Books
Fisac in New Perspective
With near-annual punctuality Fundación Fisac and its director, Diego Peris Sánchez, this time with Javier Navarro Gallego, release a new tome of the series through which they have since 2014 disseminated the legacy of the master from La Mancha. Following the ones on furniture designs, photography, research and industry buildings, dwellings, and religious architecture, the new book looks at his schemes in culture, education, and heritage restoration, the facet of his career least known of.
The authors present the canonical Fisac résumé of labor institutes, culture hubs, and schools, complementing them with lesser-known projects like the Cuenca auditorium, the opera house in Madrid’s AZCA business district, and the unusual proposal for the Spanish pavilion at Expo 1992 in Seville, where rational Fisac adopted a narrative attitude in accord with postmodernity, with a piece evoking the Torre del Oro to be executed with flexible formworks, and two stone volumes on which he meant to carve the coat of arms showing the Columns of Hercules and drill a hole “as the product of an explosion.”

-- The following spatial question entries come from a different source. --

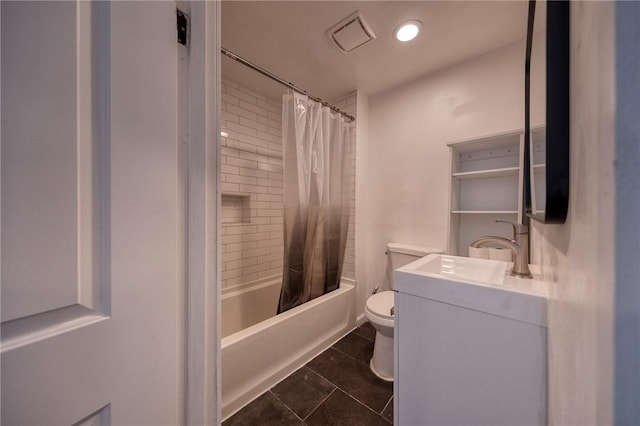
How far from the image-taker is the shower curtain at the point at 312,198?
5.24 feet

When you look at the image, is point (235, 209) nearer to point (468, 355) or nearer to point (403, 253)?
point (403, 253)

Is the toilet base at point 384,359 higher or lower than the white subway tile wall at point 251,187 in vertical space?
lower

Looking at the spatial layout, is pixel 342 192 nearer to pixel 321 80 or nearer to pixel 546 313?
pixel 321 80

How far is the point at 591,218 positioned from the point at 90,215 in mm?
773

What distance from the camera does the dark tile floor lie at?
1092 millimetres

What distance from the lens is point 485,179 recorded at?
155cm

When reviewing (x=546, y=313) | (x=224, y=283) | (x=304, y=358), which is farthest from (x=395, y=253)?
(x=224, y=283)

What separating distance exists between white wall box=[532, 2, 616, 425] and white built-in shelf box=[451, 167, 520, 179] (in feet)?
4.19

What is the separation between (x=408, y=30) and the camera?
4.36 feet

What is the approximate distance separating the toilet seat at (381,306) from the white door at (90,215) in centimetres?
109

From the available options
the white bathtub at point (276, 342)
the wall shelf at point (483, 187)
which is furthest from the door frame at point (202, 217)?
the wall shelf at point (483, 187)

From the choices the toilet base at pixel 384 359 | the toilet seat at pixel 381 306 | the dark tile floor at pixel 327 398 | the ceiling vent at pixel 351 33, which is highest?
the ceiling vent at pixel 351 33

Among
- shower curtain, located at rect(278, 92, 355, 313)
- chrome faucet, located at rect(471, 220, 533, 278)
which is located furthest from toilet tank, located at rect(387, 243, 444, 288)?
chrome faucet, located at rect(471, 220, 533, 278)

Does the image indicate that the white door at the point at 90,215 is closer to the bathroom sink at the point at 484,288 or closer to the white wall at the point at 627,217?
the white wall at the point at 627,217
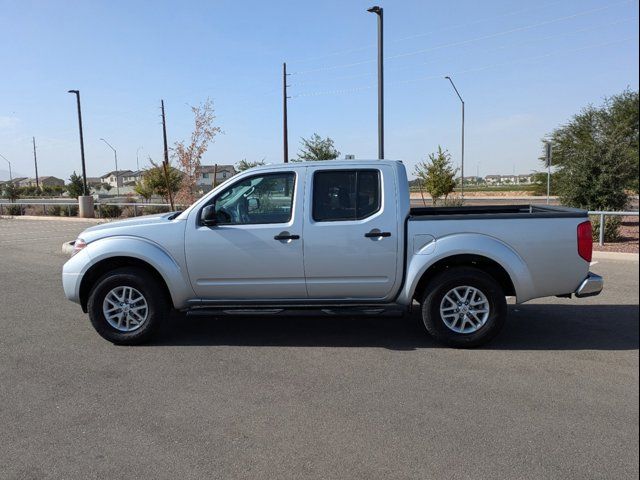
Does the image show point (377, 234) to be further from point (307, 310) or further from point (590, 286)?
point (590, 286)

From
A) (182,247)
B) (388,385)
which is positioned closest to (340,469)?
(388,385)

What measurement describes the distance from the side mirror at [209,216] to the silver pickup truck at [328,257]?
0.04 feet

The book’s last part tells of his silent incursions into restoration. Apart from early interventions on churches of his hometown, heritage refurbishments took up his final decades, after he was forced to close his studio in the 1970s. A low-key activity Fisac threw himself into with the same vehemence that marked his more mediatic constructions, and which for sure helps to put these into perspective.